● **PROVIDED RECORDS**:
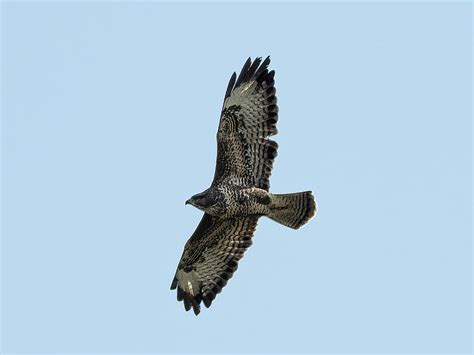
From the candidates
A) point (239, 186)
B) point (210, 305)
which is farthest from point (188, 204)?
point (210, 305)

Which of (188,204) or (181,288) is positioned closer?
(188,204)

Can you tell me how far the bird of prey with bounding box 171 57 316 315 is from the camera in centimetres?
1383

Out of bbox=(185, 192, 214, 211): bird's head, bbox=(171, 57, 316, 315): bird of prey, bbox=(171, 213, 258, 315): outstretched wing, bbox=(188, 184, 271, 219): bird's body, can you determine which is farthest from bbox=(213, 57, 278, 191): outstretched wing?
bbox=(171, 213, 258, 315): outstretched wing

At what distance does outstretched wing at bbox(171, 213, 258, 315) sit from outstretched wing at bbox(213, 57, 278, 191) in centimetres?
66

==

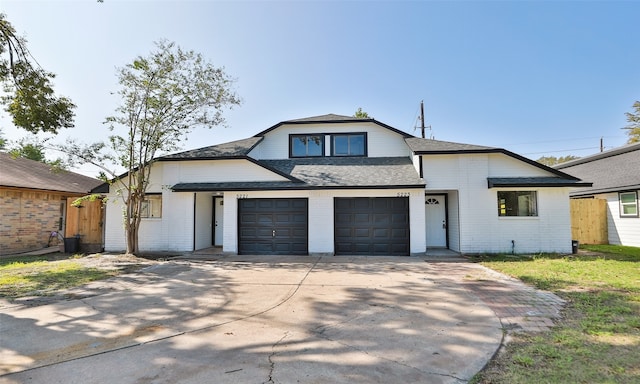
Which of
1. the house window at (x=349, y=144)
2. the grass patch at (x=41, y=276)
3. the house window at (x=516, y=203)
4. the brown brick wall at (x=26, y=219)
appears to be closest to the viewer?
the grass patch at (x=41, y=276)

● **TASK DETAILS**: Pick out every line above that contains the word "house" and copy each of those lines in full.

● **EXPECTED ANSWER**:
1. the house window at (x=349, y=144)
3. the house window at (x=516, y=203)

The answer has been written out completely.